• [Work to be completed] In the entries below, find the string "Dremomys" and return each line holding it.

• [Supplied information]
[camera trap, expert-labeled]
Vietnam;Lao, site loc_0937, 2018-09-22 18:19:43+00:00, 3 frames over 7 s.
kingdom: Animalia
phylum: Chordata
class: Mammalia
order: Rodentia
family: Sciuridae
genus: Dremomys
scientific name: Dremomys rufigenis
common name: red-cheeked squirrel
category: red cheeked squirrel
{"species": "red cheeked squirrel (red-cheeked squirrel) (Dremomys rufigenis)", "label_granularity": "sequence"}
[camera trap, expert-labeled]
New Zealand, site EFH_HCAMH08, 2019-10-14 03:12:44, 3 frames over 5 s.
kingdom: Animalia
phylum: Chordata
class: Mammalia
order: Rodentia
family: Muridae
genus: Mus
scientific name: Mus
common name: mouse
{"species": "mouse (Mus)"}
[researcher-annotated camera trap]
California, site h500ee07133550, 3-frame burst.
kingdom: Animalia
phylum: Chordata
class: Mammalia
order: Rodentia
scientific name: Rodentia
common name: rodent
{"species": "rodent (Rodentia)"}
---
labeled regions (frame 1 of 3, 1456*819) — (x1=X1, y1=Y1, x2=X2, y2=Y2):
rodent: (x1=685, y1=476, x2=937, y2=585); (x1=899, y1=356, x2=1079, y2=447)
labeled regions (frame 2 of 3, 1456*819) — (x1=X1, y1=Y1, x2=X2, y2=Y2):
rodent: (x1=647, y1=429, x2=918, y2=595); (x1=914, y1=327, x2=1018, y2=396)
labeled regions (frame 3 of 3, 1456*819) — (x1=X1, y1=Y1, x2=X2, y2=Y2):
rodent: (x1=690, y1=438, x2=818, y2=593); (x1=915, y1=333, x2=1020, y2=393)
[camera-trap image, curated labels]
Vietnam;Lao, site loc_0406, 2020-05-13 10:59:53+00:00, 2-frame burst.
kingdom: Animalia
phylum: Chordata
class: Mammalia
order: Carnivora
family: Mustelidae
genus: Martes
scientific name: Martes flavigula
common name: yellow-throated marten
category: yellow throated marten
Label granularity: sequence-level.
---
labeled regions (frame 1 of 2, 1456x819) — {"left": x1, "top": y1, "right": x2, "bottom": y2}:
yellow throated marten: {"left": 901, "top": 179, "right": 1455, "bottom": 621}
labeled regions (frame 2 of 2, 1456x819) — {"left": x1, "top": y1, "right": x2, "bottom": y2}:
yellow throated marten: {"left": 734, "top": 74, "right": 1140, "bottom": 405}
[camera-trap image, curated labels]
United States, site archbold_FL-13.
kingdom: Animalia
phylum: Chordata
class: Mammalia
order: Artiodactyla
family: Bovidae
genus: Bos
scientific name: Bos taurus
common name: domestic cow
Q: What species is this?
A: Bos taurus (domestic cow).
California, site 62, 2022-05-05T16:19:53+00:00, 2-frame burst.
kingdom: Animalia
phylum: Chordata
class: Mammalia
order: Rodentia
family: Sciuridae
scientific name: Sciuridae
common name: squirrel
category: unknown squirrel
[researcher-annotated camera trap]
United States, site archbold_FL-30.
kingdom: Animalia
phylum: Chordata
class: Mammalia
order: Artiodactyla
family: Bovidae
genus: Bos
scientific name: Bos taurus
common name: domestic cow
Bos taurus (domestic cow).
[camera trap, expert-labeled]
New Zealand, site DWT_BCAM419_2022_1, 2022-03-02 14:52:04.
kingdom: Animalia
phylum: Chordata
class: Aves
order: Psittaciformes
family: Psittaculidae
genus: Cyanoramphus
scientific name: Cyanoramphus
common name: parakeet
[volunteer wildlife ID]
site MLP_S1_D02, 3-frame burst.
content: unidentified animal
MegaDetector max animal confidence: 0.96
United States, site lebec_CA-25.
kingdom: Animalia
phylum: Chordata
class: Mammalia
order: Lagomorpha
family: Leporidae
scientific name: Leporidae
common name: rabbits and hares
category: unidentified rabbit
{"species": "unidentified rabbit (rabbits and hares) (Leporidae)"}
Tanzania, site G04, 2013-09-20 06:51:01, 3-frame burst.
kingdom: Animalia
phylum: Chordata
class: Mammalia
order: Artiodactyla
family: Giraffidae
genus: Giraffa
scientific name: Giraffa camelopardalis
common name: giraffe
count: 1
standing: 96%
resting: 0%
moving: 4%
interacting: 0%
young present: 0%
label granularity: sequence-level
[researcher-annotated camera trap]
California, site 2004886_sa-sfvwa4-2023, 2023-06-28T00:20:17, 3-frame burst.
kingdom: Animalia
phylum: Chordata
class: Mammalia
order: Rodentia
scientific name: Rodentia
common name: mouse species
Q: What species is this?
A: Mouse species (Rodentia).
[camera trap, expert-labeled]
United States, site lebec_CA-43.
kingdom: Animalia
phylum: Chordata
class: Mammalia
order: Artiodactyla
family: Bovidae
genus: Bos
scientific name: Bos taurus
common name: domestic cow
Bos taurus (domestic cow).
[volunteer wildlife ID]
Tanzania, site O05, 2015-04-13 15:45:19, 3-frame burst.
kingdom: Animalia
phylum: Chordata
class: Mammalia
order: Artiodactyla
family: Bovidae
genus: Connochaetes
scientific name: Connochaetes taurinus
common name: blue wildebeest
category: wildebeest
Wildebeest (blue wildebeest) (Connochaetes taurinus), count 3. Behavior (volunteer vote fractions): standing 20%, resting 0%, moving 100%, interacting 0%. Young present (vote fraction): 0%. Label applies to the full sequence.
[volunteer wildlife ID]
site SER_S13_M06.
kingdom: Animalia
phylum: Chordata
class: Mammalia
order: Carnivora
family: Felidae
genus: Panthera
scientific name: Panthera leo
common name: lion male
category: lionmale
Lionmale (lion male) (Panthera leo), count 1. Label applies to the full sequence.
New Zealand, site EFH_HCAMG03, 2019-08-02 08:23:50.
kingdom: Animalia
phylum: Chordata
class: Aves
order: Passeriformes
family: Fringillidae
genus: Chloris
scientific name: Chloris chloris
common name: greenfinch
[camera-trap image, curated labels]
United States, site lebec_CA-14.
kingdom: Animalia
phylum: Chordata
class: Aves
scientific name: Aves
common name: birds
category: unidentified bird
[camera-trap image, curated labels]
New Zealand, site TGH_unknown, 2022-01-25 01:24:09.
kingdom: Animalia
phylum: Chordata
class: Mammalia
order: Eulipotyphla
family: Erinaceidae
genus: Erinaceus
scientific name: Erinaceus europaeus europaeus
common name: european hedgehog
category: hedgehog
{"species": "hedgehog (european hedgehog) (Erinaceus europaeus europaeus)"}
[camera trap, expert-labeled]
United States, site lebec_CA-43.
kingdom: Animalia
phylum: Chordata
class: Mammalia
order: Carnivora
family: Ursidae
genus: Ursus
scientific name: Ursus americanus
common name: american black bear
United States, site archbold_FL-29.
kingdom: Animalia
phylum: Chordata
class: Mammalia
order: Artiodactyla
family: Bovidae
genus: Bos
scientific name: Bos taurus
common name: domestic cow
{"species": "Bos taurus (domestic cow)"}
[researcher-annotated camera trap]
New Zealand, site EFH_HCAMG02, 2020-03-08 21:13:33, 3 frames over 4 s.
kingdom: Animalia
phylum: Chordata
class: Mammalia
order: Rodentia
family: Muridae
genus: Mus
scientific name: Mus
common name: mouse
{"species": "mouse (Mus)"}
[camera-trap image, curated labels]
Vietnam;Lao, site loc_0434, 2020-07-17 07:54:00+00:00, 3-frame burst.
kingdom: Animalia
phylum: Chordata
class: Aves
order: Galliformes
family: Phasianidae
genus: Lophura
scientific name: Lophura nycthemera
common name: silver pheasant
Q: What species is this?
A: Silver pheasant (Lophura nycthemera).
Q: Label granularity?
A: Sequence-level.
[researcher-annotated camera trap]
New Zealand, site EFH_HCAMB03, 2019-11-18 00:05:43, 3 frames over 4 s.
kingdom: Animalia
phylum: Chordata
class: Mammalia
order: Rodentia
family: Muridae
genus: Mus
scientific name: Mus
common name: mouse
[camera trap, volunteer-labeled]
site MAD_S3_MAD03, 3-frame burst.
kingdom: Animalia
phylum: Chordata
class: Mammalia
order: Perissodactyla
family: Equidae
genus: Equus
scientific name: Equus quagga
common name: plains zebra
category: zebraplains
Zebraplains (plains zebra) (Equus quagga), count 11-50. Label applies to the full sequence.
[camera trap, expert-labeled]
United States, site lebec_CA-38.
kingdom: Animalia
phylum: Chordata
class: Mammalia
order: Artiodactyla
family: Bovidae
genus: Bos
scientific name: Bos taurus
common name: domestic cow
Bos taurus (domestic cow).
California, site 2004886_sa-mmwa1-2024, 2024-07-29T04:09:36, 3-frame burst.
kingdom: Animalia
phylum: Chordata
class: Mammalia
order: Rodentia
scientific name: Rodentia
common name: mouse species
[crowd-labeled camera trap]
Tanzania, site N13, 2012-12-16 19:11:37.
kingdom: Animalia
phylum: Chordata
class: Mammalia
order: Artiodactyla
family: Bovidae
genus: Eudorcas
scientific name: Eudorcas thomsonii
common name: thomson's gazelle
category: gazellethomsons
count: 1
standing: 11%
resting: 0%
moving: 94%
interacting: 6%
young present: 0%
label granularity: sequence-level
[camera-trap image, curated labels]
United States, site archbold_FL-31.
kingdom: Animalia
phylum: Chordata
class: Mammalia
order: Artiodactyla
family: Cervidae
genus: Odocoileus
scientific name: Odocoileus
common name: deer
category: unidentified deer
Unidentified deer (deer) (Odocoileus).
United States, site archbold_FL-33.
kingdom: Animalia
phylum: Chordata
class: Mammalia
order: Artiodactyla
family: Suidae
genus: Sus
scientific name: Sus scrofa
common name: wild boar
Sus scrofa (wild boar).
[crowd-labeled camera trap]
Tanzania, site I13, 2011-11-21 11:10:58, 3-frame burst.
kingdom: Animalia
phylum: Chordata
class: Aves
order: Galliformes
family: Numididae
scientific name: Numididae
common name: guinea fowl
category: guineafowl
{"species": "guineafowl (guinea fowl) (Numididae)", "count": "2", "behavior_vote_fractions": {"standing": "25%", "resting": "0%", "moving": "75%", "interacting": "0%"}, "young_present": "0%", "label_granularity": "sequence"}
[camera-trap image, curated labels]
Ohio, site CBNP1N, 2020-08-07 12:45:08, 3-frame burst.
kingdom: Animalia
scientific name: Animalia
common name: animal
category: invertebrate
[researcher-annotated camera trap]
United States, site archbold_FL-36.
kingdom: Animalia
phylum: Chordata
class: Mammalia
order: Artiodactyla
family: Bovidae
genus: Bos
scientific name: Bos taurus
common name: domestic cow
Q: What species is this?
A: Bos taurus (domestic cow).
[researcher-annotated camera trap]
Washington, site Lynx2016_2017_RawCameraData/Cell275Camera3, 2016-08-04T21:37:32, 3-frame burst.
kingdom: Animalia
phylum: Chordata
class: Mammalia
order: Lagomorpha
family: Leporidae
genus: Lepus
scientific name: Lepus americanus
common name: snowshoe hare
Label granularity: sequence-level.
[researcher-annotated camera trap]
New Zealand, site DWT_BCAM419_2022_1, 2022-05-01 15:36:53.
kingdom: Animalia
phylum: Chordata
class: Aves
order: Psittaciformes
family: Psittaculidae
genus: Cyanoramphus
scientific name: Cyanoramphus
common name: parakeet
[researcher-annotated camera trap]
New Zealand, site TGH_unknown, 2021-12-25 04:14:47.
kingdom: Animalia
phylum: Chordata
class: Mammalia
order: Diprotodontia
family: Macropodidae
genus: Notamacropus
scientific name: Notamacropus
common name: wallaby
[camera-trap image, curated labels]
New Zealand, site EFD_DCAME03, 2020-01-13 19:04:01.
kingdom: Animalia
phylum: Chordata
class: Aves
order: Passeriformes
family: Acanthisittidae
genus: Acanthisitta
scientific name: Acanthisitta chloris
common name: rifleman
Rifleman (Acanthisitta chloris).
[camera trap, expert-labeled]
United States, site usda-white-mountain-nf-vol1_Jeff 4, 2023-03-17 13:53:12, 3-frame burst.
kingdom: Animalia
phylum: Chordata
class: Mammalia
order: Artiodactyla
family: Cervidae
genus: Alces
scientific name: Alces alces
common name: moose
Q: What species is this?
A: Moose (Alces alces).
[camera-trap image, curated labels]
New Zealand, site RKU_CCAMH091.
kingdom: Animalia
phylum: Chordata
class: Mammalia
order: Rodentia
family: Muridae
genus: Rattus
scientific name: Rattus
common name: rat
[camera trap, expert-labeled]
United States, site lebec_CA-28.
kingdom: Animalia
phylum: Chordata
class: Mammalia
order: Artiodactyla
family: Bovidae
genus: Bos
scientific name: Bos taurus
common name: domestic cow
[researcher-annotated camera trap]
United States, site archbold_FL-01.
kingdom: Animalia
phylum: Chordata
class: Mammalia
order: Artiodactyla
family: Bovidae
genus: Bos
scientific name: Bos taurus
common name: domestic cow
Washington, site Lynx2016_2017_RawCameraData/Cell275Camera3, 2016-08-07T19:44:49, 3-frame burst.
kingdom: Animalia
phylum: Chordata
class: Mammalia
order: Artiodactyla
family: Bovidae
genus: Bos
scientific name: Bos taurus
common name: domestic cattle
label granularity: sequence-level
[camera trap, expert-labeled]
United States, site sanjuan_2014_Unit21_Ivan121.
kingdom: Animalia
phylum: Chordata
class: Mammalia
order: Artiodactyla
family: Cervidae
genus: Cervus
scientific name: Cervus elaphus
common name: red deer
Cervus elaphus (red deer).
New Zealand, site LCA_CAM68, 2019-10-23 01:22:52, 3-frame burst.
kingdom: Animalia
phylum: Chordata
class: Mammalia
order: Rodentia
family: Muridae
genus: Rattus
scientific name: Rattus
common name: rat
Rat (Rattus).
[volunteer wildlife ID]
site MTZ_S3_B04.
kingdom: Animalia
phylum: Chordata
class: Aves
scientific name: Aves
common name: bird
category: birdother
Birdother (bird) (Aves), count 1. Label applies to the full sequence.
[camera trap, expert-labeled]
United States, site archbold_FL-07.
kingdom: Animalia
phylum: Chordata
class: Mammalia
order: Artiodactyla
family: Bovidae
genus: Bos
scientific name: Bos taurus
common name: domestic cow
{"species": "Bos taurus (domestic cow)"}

• [Output below]
genus: Dremomys
scientific name: Dremomys rufigenis
{"species": "red cheeked squirrel (red-cheeked squirrel) (Dremomys rufigenis)", "label_granularity": "sequence"}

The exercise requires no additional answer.